The Treatment of Riba in Western Literature

As we know, Islamic Economic System prohibit the payment of interest in the borrower- lender relationship and replace with profit/loss sharing financial instruments. Generally, there has been an implicit assumption by Islamic writers that the prohibition of interest is special to Islamic literature.
In truth, its advocacy has been a feature of both religious teachings and nonreligious literature over several decades. This article will classified the major arguments against interest in Western literature in terms of the relationship between interest, charitable deeds and social divisions, the preferred use of money, the effects upon work effort and the time dimension. In truth, there is little in contemporary economic literature which is fundamentally opposed to interest payments. Historically, interest has been opposed in the social divisions since it creates hardship to borrowers. For instance, the Old Testament recommends loans to the poor free of interest and loans need to be cancelled every seventh year except loans to foreigners.
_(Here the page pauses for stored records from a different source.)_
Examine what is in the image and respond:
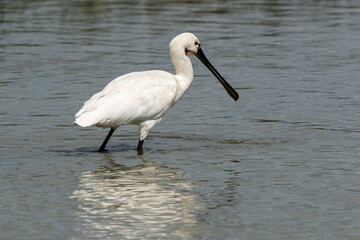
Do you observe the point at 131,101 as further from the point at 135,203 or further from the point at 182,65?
the point at 135,203

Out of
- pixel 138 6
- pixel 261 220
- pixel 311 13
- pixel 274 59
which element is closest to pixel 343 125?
pixel 261 220

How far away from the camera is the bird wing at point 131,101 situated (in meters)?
11.1

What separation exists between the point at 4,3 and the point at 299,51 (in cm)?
1321

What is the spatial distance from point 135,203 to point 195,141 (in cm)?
330

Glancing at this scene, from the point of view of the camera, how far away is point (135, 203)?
8.79 m

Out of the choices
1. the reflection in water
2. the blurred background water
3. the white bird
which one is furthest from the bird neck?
the reflection in water


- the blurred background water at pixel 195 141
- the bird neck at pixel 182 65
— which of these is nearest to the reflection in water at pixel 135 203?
the blurred background water at pixel 195 141

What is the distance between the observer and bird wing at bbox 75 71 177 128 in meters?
11.1

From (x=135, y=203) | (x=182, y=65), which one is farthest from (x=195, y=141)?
(x=135, y=203)

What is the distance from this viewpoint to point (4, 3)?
2978 centimetres

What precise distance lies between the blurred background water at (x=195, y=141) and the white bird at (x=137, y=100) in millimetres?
421

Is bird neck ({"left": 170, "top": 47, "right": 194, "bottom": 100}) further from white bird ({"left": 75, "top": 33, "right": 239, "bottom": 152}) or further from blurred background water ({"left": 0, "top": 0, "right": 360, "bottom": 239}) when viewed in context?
blurred background water ({"left": 0, "top": 0, "right": 360, "bottom": 239})

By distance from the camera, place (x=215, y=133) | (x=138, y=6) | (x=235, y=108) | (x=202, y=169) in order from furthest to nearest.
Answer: (x=138, y=6), (x=235, y=108), (x=215, y=133), (x=202, y=169)

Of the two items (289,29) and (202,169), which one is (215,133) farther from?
(289,29)
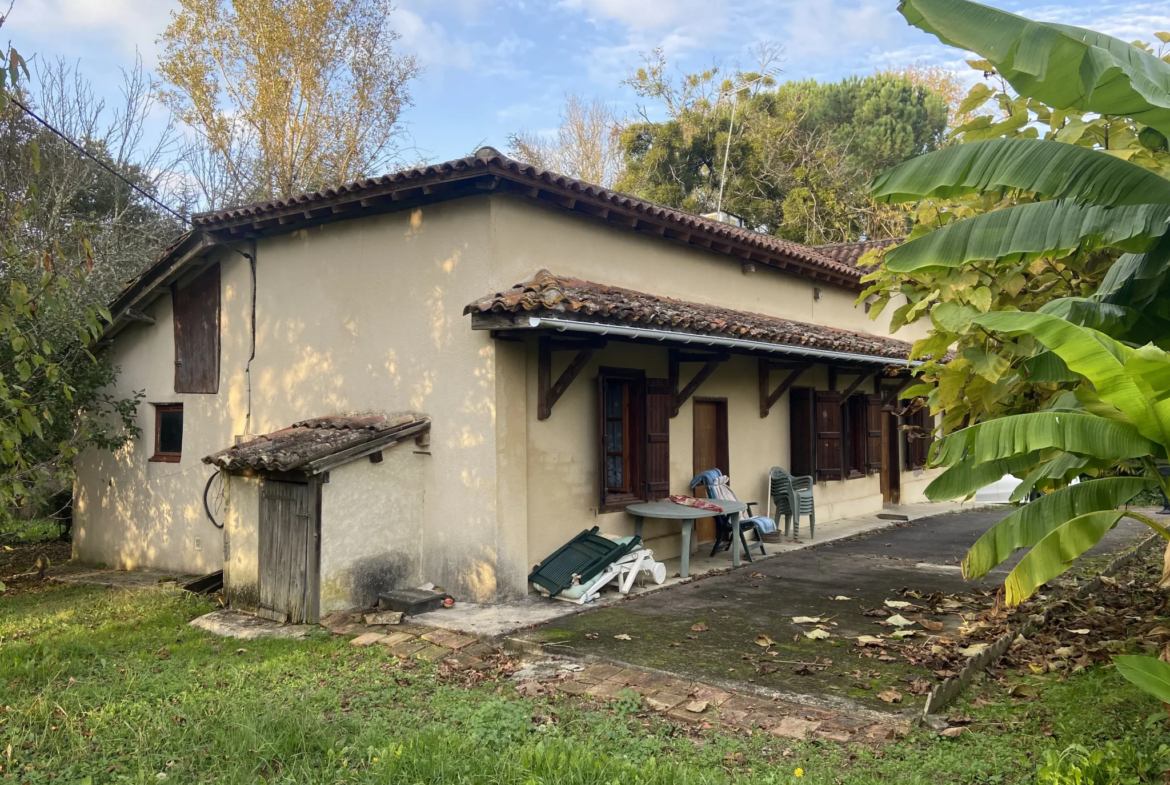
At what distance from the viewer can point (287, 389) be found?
936cm

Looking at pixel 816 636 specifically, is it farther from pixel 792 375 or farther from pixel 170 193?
pixel 170 193

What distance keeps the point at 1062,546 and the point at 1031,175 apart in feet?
5.98

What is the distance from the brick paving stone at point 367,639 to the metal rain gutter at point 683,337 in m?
2.92

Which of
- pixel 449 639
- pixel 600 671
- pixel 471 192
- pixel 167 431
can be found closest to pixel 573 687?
pixel 600 671

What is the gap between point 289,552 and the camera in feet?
23.6

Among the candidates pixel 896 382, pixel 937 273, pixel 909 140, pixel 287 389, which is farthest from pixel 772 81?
pixel 937 273

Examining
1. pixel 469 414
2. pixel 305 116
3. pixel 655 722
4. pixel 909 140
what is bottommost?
pixel 655 722

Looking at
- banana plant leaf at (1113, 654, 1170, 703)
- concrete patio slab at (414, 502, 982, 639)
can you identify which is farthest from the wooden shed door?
banana plant leaf at (1113, 654, 1170, 703)

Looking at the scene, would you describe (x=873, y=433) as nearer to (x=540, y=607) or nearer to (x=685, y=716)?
(x=540, y=607)

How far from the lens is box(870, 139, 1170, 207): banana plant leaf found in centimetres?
379

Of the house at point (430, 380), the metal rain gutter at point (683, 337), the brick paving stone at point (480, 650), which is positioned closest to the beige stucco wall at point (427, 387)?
the house at point (430, 380)

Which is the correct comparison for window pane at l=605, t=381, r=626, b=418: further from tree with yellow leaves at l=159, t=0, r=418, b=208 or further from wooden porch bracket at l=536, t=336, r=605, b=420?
tree with yellow leaves at l=159, t=0, r=418, b=208

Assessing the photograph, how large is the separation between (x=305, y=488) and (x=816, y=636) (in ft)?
15.1

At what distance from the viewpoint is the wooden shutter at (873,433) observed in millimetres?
13977
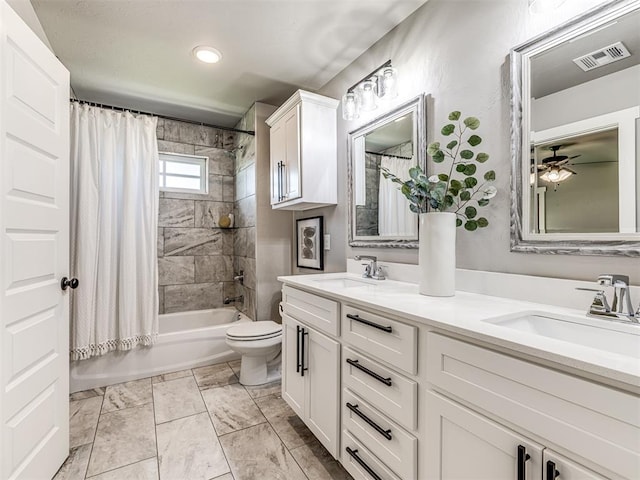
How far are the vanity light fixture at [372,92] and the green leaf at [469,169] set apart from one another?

The Old Testament in turn was a major influence upon Jewish and Christian opposition to interest and may have been, many centuries ago, the original reason for the Koran's dismissal of usury. Many people treat interest as a tool to gain profit from those who in needs since a borrower must be in need so they did not have any option to choose. However,now lending on interest is a blame action, for a person who borrows is not use to buy unimportant things but is obviously in need, and since he is compelled to pay the interest as well as the capital, he must necessarily be in the utmost straits. There has also been a recognized in Western literature that interest is unearned income in the sense that no work effort is required. There is less convincing an argument against interest is the view, found for example in Aristotle, that money should only
function as a medium of exchange and not also as a store of value .This view is also present in Aquinas where interest undermines the stability of money as a measure of value, by ascribing different, time-dependent values to the money supply. Others have more recently accused interest as creating instability in the velocity of circulation of money, of affecting aggregate spending and adding to economic fluctuations.